AIM OF THE EXERCISE: Your response should match the records line for line.

[Source texts of formatted documents]
_ _ _
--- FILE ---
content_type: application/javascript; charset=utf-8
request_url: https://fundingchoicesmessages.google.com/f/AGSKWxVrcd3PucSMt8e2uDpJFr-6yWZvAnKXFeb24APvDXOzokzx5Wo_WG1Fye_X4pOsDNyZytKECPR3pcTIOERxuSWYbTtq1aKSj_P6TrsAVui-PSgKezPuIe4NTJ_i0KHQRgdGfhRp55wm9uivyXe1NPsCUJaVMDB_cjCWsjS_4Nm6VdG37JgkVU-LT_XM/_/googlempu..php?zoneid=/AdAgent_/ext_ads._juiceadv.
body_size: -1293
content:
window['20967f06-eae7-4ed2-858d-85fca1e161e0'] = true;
_ _ _
EXERCISE SOLUTION:
--- FILE ---
content_type: application/javascript; charset=utf-8
request_url: https://fundingchoicesmessages.google.com/f/AGSKWxVrcd3PucSMt8e2uDpJFr-6yWZvAnKXFeb24APvDXOzokzx5Wo_WG1Fye_X4pOsDNyZytKECPR3pcTIOERxuSWYbTtq1aKSj_P6TrsAVui-PSgKezPuIe4NTJ_i0KHQRgdGfhRp55wm9uivyXe1NPsCUJaVMDB_cjCWsjS_4Nm6VdG37JgkVU-LT_XM/_/googlempu..php?zoneid=/AdAgent_/ext_ads._juiceadv.
body_size: -1293
content:
window['20967f06-eae7-4ed2-858d-85fca1e161e0'] = true;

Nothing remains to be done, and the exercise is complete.